Concerning Chapter 3, I am still a bit confused about the definition of sparse. Clearly, a corpus can be counted as sparse. But what should we choose when it comes to other more nuanced datasets. For example, in this week's tutorial 1, the Covertype dataset has a variable that is described by 40 different columns with a binary coding for each. Would such a dataset be counted as sparse? Also, I think this type of coding is very typical in social science studies. How can we place this type of dataset in this powerful tool map laid out for us in Chapter 3?

chentian418 commented 2 years ago

The ideas of gradient descent and backpropagation is very elegant and clever in neural network. I am curious about the learning rate by which backprop descends the gradient. Can this learning rate be controlled by some hyperparameters and what are some determinants of it? As the improvements brought by gradient descent do not always help, how can we systematically explore the scenarios where optimization really improves our tasks?

yhchou0904 commented 2 years ago

In Chapter 3, lots of optimization and regularization methods are introduced. When talking about augmenting data with randomness, the author talks about adding random noise, variation, and mixed-up. I am a bit confused about what's the difference between bootstrapping and adding random noise? I know bootstrapping would sample bias from the data's empirical distribution but not totally random, but what is the intuitive explanation of the difference?

Emily-fyeh commented 2 years ago

Combining the content of Chap 4 and the ideas from the possible readings this week. Are there preferences/common practices for constructing deep learning model architectures in the computational social science field? (For example, as of my understanding, maybe a shallower and broad model would be more intuitive for interpretation?)

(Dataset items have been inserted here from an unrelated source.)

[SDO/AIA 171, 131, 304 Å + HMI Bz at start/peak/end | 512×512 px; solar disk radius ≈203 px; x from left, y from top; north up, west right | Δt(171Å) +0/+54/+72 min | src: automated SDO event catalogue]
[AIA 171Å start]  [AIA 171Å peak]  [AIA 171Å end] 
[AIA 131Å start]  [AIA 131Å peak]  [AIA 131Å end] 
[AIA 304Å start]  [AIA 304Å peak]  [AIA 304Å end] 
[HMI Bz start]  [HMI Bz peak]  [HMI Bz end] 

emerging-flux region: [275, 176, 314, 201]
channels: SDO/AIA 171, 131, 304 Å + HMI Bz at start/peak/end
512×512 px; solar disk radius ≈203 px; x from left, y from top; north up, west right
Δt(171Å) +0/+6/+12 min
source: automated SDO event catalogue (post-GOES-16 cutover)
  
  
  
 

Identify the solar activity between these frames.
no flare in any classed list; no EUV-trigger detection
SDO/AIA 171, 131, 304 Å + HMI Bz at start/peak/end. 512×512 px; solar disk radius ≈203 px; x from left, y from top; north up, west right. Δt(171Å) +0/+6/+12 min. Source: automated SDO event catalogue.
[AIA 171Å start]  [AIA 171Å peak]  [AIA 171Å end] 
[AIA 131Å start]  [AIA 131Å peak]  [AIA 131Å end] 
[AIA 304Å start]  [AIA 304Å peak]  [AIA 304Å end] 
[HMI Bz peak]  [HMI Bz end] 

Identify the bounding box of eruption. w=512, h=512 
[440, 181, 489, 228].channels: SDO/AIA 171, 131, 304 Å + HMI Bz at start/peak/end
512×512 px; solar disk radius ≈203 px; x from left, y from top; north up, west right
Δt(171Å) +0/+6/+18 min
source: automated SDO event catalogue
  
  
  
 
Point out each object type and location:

hsinkengling commented 2 years ago

Out of pure curiosity, what does the mapping of tasks and neural network models mentioned in Ch. 4 looks like? How common is it for a task to be achievable by different models with similar levels of performance? or is it that each kind of task usually maps onto one specific model and that model alone is suitable for the task? How specific should we think about the mapping of tasks and models?

chuqingzhao commented 2 years ago

In Chapter 3 it introduces the concept of batch size, and also in last week's codes we also use different batch size and epoches train the model. I am little bit confused what is the difference between the two concepts. How should we find the optimal batch size/epoches?

linhui1020 commented 2 years ago

I am confused about seq2seq model, as the document tells this model could be used for language translation and it employs attention mechanism to find the where the attention most reflected in each step. I wonder whether we can use seq2seq model in understanding the relationship between an individual's programming language and native language.